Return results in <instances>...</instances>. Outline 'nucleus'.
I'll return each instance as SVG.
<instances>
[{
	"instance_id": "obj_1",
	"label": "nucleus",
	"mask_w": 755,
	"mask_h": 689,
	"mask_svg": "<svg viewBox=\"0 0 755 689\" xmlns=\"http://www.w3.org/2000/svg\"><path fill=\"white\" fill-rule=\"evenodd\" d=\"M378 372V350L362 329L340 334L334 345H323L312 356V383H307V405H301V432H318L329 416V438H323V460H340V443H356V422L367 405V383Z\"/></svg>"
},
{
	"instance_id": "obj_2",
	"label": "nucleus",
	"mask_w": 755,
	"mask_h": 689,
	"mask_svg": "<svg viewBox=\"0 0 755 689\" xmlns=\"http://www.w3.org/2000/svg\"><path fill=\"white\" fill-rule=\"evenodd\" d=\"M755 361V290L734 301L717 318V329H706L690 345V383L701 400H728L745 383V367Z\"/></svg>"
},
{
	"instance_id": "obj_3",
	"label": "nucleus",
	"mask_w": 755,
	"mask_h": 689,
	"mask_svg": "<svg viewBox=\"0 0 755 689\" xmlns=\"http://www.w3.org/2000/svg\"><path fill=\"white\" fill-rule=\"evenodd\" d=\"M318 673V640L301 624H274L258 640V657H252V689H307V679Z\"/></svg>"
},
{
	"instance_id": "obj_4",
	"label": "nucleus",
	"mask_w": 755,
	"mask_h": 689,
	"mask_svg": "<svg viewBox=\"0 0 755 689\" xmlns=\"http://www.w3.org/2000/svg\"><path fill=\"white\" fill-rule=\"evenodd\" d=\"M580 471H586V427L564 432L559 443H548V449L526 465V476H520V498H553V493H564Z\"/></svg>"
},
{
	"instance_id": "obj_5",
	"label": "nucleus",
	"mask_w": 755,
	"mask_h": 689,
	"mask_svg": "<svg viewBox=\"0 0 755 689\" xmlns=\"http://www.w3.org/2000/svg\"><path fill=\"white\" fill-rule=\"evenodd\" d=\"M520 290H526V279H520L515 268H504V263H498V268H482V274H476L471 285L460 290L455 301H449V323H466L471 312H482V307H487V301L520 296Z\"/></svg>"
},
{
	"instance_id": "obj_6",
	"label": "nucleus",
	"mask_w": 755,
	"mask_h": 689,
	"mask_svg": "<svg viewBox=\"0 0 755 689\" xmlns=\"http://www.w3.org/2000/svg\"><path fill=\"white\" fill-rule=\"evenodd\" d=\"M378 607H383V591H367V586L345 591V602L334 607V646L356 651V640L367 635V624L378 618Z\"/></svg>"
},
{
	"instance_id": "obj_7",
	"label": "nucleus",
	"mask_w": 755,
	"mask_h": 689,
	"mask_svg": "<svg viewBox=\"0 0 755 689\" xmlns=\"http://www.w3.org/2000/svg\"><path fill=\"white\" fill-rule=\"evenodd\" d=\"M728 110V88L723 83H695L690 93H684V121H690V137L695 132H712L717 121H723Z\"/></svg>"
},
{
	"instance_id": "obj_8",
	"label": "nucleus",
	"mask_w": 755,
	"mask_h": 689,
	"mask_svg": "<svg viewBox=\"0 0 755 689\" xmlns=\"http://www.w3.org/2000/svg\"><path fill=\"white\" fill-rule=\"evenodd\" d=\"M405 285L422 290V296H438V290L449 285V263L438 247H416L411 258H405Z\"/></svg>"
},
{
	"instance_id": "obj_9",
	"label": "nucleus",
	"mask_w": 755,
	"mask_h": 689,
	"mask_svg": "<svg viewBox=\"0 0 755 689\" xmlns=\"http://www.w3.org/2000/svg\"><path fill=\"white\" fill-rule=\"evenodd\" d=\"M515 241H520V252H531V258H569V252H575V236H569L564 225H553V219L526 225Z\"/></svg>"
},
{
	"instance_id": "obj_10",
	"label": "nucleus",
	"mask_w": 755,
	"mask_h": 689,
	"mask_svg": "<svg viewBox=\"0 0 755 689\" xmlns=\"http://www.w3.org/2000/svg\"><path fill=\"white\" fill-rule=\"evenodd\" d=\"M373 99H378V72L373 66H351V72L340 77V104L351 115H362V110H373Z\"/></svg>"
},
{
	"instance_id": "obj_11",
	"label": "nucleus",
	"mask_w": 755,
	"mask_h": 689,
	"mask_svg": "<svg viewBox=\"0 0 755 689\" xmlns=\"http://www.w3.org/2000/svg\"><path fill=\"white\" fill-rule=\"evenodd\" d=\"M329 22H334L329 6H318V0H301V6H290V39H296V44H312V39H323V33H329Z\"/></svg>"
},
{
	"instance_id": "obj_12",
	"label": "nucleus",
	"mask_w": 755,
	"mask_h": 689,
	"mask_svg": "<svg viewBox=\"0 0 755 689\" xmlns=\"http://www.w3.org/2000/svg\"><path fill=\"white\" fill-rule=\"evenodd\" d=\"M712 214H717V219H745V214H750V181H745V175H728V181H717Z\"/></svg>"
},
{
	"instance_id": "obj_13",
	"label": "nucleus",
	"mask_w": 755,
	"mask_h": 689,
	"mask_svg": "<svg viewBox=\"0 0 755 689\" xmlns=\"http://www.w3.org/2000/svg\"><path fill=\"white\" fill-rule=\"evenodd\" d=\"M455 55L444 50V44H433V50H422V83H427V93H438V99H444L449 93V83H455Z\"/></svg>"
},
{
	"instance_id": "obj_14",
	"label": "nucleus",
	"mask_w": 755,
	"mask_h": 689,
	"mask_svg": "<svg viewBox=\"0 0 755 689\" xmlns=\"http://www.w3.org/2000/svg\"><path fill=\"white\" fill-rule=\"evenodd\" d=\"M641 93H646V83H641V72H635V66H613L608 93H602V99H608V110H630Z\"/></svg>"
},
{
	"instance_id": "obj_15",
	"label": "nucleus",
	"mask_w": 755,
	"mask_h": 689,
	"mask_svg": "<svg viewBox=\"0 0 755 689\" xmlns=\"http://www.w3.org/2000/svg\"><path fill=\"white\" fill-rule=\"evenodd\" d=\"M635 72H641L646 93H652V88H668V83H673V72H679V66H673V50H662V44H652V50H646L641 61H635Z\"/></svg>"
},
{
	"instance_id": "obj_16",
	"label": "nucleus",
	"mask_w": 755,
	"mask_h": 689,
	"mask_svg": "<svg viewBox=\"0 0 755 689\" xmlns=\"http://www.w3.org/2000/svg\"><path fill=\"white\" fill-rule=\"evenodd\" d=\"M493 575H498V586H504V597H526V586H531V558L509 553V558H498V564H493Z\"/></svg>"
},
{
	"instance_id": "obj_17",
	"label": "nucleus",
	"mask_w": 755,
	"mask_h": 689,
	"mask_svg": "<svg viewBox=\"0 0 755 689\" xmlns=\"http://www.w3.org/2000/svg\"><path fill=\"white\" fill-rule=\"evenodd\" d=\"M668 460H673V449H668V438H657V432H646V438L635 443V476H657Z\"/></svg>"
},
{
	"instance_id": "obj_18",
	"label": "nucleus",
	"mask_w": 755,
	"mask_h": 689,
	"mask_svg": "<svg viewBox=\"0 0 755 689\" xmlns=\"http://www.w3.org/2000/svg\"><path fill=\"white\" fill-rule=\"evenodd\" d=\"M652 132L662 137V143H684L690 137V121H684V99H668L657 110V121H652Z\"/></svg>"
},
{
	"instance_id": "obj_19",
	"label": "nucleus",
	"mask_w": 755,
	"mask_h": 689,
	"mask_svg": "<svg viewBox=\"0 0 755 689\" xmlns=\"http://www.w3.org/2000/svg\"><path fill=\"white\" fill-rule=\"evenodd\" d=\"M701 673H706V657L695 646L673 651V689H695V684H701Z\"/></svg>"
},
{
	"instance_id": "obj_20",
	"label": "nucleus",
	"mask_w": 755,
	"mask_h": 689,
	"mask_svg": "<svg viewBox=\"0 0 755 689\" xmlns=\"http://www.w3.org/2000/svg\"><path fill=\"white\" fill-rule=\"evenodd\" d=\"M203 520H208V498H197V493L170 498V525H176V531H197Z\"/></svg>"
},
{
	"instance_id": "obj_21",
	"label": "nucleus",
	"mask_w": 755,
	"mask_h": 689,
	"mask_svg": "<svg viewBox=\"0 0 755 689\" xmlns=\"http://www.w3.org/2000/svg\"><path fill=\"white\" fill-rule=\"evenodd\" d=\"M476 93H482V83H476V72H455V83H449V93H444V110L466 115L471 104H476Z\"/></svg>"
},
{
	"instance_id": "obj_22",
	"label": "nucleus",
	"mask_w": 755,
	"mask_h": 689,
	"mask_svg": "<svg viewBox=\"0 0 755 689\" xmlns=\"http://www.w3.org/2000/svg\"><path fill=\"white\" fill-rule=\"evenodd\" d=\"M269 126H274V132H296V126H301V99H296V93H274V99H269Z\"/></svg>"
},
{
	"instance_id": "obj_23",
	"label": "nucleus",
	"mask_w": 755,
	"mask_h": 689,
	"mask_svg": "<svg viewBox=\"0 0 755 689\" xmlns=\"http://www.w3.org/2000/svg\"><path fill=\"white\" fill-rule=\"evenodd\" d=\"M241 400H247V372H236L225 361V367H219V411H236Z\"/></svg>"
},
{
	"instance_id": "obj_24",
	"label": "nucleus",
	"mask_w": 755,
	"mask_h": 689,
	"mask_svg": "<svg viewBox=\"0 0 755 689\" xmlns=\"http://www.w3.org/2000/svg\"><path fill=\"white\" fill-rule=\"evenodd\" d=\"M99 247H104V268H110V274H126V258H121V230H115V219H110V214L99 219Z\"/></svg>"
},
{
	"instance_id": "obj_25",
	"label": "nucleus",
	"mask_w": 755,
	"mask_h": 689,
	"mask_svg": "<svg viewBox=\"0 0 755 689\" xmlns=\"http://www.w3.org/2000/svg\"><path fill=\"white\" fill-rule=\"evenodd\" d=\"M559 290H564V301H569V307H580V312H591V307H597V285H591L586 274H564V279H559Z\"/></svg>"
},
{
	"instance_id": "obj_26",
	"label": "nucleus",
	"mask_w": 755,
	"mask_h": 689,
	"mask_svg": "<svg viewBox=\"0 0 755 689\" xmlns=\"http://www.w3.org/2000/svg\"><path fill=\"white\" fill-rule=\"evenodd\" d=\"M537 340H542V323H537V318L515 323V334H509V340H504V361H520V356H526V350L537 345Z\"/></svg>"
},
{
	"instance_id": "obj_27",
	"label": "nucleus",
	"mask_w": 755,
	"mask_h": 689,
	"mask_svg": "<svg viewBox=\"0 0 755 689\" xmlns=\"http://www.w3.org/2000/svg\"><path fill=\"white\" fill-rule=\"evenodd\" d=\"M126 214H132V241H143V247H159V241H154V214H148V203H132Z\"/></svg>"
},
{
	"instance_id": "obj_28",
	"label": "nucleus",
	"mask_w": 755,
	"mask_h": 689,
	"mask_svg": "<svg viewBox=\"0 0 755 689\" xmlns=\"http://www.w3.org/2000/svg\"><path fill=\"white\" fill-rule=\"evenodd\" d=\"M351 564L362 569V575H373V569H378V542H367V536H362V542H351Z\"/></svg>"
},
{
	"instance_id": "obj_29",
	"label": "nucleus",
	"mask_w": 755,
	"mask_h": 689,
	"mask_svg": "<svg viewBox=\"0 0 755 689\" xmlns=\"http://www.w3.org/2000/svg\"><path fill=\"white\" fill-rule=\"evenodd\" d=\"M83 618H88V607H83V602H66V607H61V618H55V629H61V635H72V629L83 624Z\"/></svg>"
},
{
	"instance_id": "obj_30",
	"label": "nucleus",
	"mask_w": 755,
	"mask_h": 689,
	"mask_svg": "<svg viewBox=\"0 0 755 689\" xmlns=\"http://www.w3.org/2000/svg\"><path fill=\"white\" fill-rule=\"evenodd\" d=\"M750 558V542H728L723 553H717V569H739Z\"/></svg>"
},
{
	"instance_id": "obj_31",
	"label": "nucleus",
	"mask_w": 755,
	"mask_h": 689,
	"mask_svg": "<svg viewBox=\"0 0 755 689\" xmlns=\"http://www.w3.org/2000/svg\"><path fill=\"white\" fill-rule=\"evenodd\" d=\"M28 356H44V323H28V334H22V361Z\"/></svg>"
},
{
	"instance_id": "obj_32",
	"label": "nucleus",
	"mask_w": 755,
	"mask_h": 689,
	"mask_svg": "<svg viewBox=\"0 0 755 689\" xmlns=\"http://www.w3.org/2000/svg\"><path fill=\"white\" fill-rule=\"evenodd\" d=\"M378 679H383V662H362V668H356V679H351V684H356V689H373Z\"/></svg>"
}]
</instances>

——

- [Task requirements]
Which lines of the entries above contain the string "instances"? Copy each of those lines in full, treating uppercase and lowercase as different.

- [Result for this exercise]
Return results in <instances>...</instances>. Outline 'nucleus'.
<instances>
</instances>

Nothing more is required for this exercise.